> TEXTO DEL EJERCICIO:
Está
demostrada con amplitud la
primacía de la mujer en las
etapas iniciales de la
sociedad. El matriarcado fue
la expresión de la
organización social en torno
al papel primordial de la
mujer en la actividad
económica y social, así como
del reconocimiento de su
condición de fuente de vida.
Eran tiempos en los que no
se conocía la relación
causal entre coito y
fecundación. Se atribuía
esta última a la acción de
los vientos o de los ríos,
desconociéndose la cuota del
hombre en la procreación. El
concepto de paternidad
simplemente no existía. La
descendencia se reconocía
por la vía matrilineal.
La creación de las cosas y
el régimen sobre la
naturaleza y la sociedad se
explicaban a partir de la
acción de deidades
femeninas. Los mitos más
remotos recogen esta visión
del mundo, y los registros
antropológicos más antiguos
abundan en referencias a “la
Diosa” y a la fertilidad
como atributo femenino. La
Luna (aunque un Sol femenino
también es registrado en
varios lugares) era el
símbolo de esa fertilidad; y
sus tres fases -nueva, llena
y vieja- representaban las
tres edades de la matriarca
-doncella, ninfa y vieja- en
consonancia también con los
cambios de estación. Es
probable que éste sea el
origen de las tríadas de
Diosas en el pensamiento
religioso primitivo, tríadas
que en realidad revelarían
las tres caras de la misma
diosa.
La "trinidad" (santísima o
no, femenina o masculina)
tiene, pues, antecedentes
muy remotos y se encuentra
en la mayoría de las
mitologías más conocidas. En
la Grecia primitiva, por
ejemplo, se puede observar
que la tríada fue:
Selene-Afrodita-Hécate;
mientras que en la época de
los poemas homéricos, cuando
ya existía el orden
patriarcal, encontramos
todavía una tríada femenina:
Atenea-Afrodita-Hera
(recuérdese el Juicio de
Paris) aunque subordinada a
una nueva trinidad reinante,
la masculina de
Hades-Poseidón-Zeus.

> MATERIAL PROPORCIONADO:
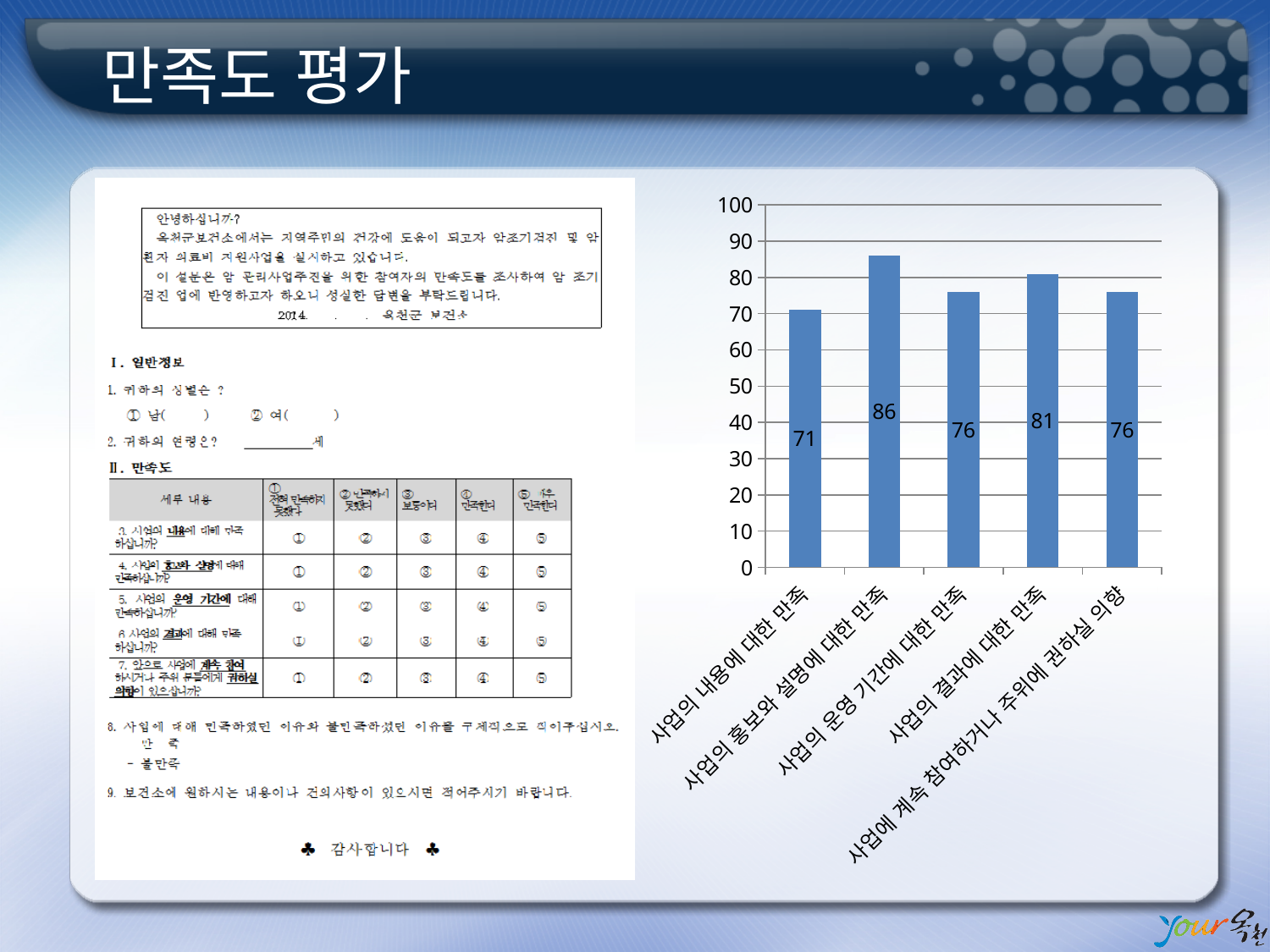
How many categories are shown in the chart? 5 Is the value for 사업의 내용에 대한 만족 greater or less than 80? less What is the difference between the values for 사업의 홍보와 설명에 대한 만족 and 사업의 내용에 대한 만족? 15 Which is larger, the value for 사업의 결과에 대한 만족 or the value for 사업의 운영 기간에 대한 만족? 사업의 결과에 대한 만족 What is the value for 사업의 내용에 대한 만족? 71 What is the value for 사업의 홍보와 설명에 대한 만족? 86 What is the value for 사업에 계속 참여하거나 주위에 권하실 의향? 76 Which category has the lowest value? 사업의 내용에 대한 만족 What is the difference between the values for 사업의 결과에 대한 만족 and 사업의 운영 기간에 대한 만족? 5 Which category has the highest value? 사업의 홍보와 설명에 대한 만족 What is the value for 사업의 결과에 대한 만족? 81 What kind of chart is shown on the slide? bar chart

> ACCIÓN REQUERIDA A:
Reproduce tal cual el fragmento del texto sobre el matriarcado que comienza con las palabras que contienen "Eran tiempos en" y termina con "la vía matrilineal.".
> ACCIÓN REQUERIDA B:
Resume en forma de lista el párrafo del texto sobre el matriarcado que empieza con «La "trinidad" (santísima o no», conservando sus datos principales.
Para resolver lo que se pide, apóyate únicamente en el texto sobre el matriarcado y no en el listado.

> RESPUESTA A:
Eran tiempos en los que no
se conocía la relación
causal entre coito y
fecundación. Se atribuía
esta última a la acción de
los vientos o de los ríos,
desconociéndose la cuota del
hombre en la procreación. El
concepto de paternidad
simplemente no existía. La
descendencia se reconocía
por la vía matrilineal.

> RESPUESTA B:
- La trinidad, femenina o masculina, tiene antecedentes muy remotos y aparece en la mayoría de las mitologías más conocidas.
- En la Grecia primitiva, la tríada fue Selene-Afrodita-Hécate.
- En la época de los poemas homéricos, cuando ya existía el orden patriarcal, todavía había una tríada femenina: Atenea-Afrodita-Hera.
- Esa tríada femenina estaba subordinada a una nueva trinidad reinante masculina: Hades-Poseidón-Zeus.